- _Given task a_
Answer these from the YOLOv5 and attention-module passage, one per line:
(i) Which structure does YOLOv5 use in its neck?
(ii) Which two modules make up CBAM?
(iii) Who proposed ACmix?

As shown in Figure 2, YOLOv5s-6.1 is divided into four parts: input, backbone, neck, and head. Cross-stage partial 1 (CSP1) and cross-stage partial 2 (CSP2) in the backbone and neck of YOLOv5 are designed with reference to the cross-stage partial network (CSPNet) [30] structure. CSP1 is used for feature extraction in the backbone section. CSP2 is used for feature fusion in the neck section. In the backbone, there is a spatial pyramid pooling fast (SPPF) module in addition to the CSP1 module. The function of the SPPF module is to extract the global information of the detection target. In the neck, YOLOv5 uses the path aggregation network (PANet) [31] structure. The PANet structure not only merges the extracted semantic features with the location features, but also the features of the backbone with the head, so that the model obtains more abundant feature information. Finally, the head consists of three branches, with feature maps of different sizes used to detect target objects of different sizes.

2.2.2. Convolutional Block Attention Module

The convolutional block attention module (CBAM) is a simple and effective attention module that can be integrated with any feedforward convolutional neural network [25]. The structure of CBAM is shown in Figure 3. The CBAM module consists of a channel attention module (CAM) and a spatial attention module (SAM). Firstly, the feature map F is input to the channel attention module to obtain the channel attention feature weights $M_c\left(F\right)$. Then, $F^{\prime }$ is obtained by multiplying $F$ with $M_c\left(F\right)$. Secondly, $F^{\prime }$ are passed into the spatial attention module to obtain the spatial attention feature weights $M_s\left(F^{\prime }\right)$. Finally, $F^{″}$ is obtained by multiplying $M_s\left(F^{\prime }\right)$ with $F^{\prime }$.

2.2.3. ACmix

Convolution and self-attention are two powerful techniques for representation learning [24]. Pan et al. [24] proposed a mixed model that enjoys the benefit of both self-attention and convolution (ACmix). The structure of ACmix is shown in Figure 4.

- _Given task b_
Copy the rows verbatim, starting at the row containing "In the photograph, does" and ending with the final row, both included.

- _Raw data_
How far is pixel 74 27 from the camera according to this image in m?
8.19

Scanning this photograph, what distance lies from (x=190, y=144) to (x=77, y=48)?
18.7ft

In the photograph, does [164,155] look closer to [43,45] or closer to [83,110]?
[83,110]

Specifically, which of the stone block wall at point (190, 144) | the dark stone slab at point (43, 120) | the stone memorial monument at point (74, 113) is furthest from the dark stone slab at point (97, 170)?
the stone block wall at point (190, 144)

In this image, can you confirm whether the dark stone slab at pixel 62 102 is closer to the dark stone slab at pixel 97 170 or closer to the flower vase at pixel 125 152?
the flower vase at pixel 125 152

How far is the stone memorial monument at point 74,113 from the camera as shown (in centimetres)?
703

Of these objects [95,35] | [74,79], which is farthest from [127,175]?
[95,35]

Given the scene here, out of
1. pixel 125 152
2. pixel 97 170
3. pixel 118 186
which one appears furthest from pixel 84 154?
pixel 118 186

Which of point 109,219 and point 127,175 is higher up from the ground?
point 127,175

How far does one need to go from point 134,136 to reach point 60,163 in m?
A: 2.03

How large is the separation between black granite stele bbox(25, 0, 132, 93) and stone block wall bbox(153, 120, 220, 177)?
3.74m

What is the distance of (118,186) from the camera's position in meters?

- _Full output a_
(i) The path aggregation network (PANet) structure
(ii) A channel attention module (CAM) and a spatial attention module (SAM)
(iii) Pan et al.

- _Full output b_
In the photograph, does [164,155] look closer to [43,45] or closer to [83,110]?
[83,110]

Specifically, which of the stone block wall at point (190, 144) | the dark stone slab at point (43, 120) | the stone memorial monument at point (74, 113) is furthest from the dark stone slab at point (97, 170)?
the stone block wall at point (190, 144)

In this image, can you confirm whether the dark stone slab at pixel 62 102 is closer to the dark stone slab at pixel 97 170 or closer to the flower vase at pixel 125 152?
the flower vase at pixel 125 152

How far is the stone memorial monument at point 74,113 from the camera as shown (in centimetres)?
703

Of these objects [95,35] | [74,79], which is farthest from [127,175]?
[95,35]

Given the scene here, out of
1. pixel 125 152
2. pixel 97 170
3. pixel 118 186
which one appears furthest from pixel 84 154?
pixel 118 186

Which of point 109,219 and point 127,175 is higher up from the ground?
point 127,175

How far does one need to go from point 134,136 to reach point 60,163 in m?
A: 2.03

How large is the separation between black granite stele bbox(25, 0, 132, 93) and stone block wall bbox(153, 120, 220, 177)?
3.74m

What is the distance of (118,186) from the camera's position in meters?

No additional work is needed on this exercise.